Vietnamese steelmakers have proposed cutting the tax on steel ingot exports to 10 per cent from current 20 per cent in order to extricate difficulties for the steelmaking industry, VietNamNet reported.
The enterprises said domestic steel consumption is plummeting while the tax on steel ingot exports is 20 per cent and steel ingot prices on the world market are sharply falling so they can not export, causing bad financial problem.
The Van Loi Cast Iron & Steel Company reported 40,000 tons of ingots in stockpile and it has suspended production in ten days.

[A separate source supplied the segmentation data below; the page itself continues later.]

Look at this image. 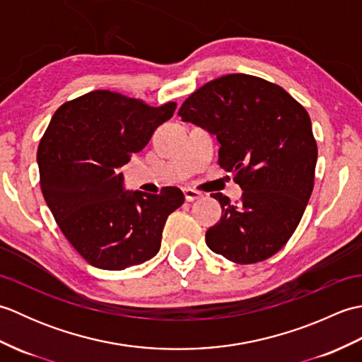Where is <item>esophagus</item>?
Instances as JSON below:
<instances>
[{
    "label": "esophagus",
    "mask_w": 362,
    "mask_h": 362,
    "mask_svg": "<svg viewBox=\"0 0 362 362\" xmlns=\"http://www.w3.org/2000/svg\"><path fill=\"white\" fill-rule=\"evenodd\" d=\"M183 196H185L187 202H194L199 197H202V193L194 188H183Z\"/></svg>",
    "instance_id": "obj_1"
}]
</instances>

Meanwhile, the Dinh Vu Steel Company said its stockpiled steel ingot is 15,000 tons and production is sharply reducing while the company still has to pay high interest rate for banking loans, salaries for workers and electricity bill.
Steel makers including Van Loi, Dinh Vu, Hung Tai and Thep Viet have sent a document to relevant authorities, proposing that ingot export tax should be lowered, or the government buy their volume of stockpiled steel ingots so that they will have capital returns for production.
According to the Vietnam Steel Association (VSA), August’s steel consumption was estimated at 120,000 tons, equaling a half of July, becoming the month with the lowest steel purchasing power ever before.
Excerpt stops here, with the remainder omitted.